─── Given data

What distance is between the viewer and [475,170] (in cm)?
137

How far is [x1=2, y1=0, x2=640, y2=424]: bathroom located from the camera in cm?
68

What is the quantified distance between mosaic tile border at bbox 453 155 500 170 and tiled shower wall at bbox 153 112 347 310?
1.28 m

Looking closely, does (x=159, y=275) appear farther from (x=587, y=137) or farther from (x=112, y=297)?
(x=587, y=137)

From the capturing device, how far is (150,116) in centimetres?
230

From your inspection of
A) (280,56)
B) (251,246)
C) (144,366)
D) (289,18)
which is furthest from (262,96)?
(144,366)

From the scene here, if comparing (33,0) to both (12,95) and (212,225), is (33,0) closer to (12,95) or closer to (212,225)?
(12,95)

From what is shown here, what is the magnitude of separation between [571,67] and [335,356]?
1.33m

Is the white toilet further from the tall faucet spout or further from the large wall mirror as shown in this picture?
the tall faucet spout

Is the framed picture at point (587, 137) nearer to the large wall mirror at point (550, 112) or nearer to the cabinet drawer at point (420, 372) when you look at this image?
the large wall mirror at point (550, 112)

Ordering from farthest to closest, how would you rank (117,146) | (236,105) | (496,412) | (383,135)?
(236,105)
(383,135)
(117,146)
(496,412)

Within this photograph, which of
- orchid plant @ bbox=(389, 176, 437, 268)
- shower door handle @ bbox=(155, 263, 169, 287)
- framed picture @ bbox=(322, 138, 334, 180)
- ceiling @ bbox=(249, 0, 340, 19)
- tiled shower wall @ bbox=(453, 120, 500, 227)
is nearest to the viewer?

──────

* The exercise:
Copy out every one of the entries above word for word, leaving nothing out.

* Finished task:
What distance is between the viewer and [475,170] (in cm)?
137

How far is [x1=2, y1=0, x2=640, y2=424]: bathroom located from the camera in cm?
68

What is the quantified distance between mosaic tile border at bbox 453 155 500 170 and tiled shower wall at bbox 153 112 347 310?
1.28 m

Looking closely, does (x=159, y=275) appear farther from (x=587, y=137) or farther from (x=112, y=297)?
(x=587, y=137)

From the capturing device, how far is (150,116) in centimetres?
230

From your inspection of
A) (280,56)
B) (251,246)
C) (144,366)
D) (289,18)
which is furthest from (262,96)?
(144,366)

From the scene here, if comparing (33,0) to both (12,95) and (212,225), is (33,0) closer to (12,95) or closer to (212,225)?
(12,95)

From what is shown here, what is the magnitude of separation between [571,67] and [335,356]?
1.33m

Is the white toilet further from the tall faucet spout or further from the large wall mirror as shown in this picture?
the tall faucet spout

Is the framed picture at point (587, 137) nearer to the large wall mirror at point (550, 112) or nearer to the cabinet drawer at point (420, 372) when you look at this image?
the large wall mirror at point (550, 112)

Ordering from farthest to closest, how would you rank (117,146) | (236,105) | (496,412) | (383,135)?
(236,105)
(383,135)
(117,146)
(496,412)

Within this photograph, which of
- orchid plant @ bbox=(389, 176, 437, 268)
- shower door handle @ bbox=(155, 263, 169, 287)
- framed picture @ bbox=(322, 138, 334, 180)
- ceiling @ bbox=(249, 0, 340, 19)
- tiled shower wall @ bbox=(453, 120, 500, 227)
is nearest to the viewer?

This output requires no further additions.